Operation Manual
40 Setting Up Sites and Pages
3. (For the site) Use the two suboptions to allow or prevent search
engines indexing the entire site (check/uncheck Index pages on this
site option) or to allow or prevent indexing of all pages linked from an
indexed page (check/uncheck Follow links from pages option).
- or -
(For the page) Ensure Override site search engine settings is
checked, then check Create robots meta tag and check/uncheck the
equivalent suboptions for the specific page.
Excluding pages from indexing (Robots file)
The objective of this method is the same as that for using a robots meta tag, but
instead a robots.txt file is created and no robots meta tag is included in web
pages. The robots.txt file is stored in the web site's root folder and can be viewed
in any text editor to verify the excluded pages and folders.

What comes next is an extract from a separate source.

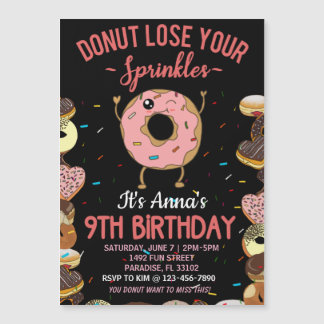 9th Birthday Doughnut Lose Your Sprinkles Girls In Magnetic Invitation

To enable a robots.txt file:
1. Choose Site Properties... from the File menu.
2. From the Search Engine menu option, check Create search engine
robots file.
3. (For the site) To allow or prevent search engines indexing the entire
site (check/uncheck Index pages on this site option).
- or -
(For a page) From page properties, to prevent search engines indexing
the page, ensure Override site search engine settings is checked,
then uncheck the Index this page option.
Including pages in indexing
So far we've looked primarily at methods of excluding web pages from
indexing. Without these controls, web pages will be indexed by discovering
page hyperlinks and crawling through them, harvesting keywords, descriptions,
and page text to be indexed. However, this process may not be efficient as there
may be a limited number of inter-page hyperlinks present throughout your site.
As a result, a search engine sitemap file (sitemap.xml) can be created to act as a
local lookup for crawlers to begin investigating your site. The file simply lists
pages in your site that you've decided can be indexed. The file also indicates to
search engines when pages have been modified, informs when the search engine
should check the page and how "important" pages are in relation to each other.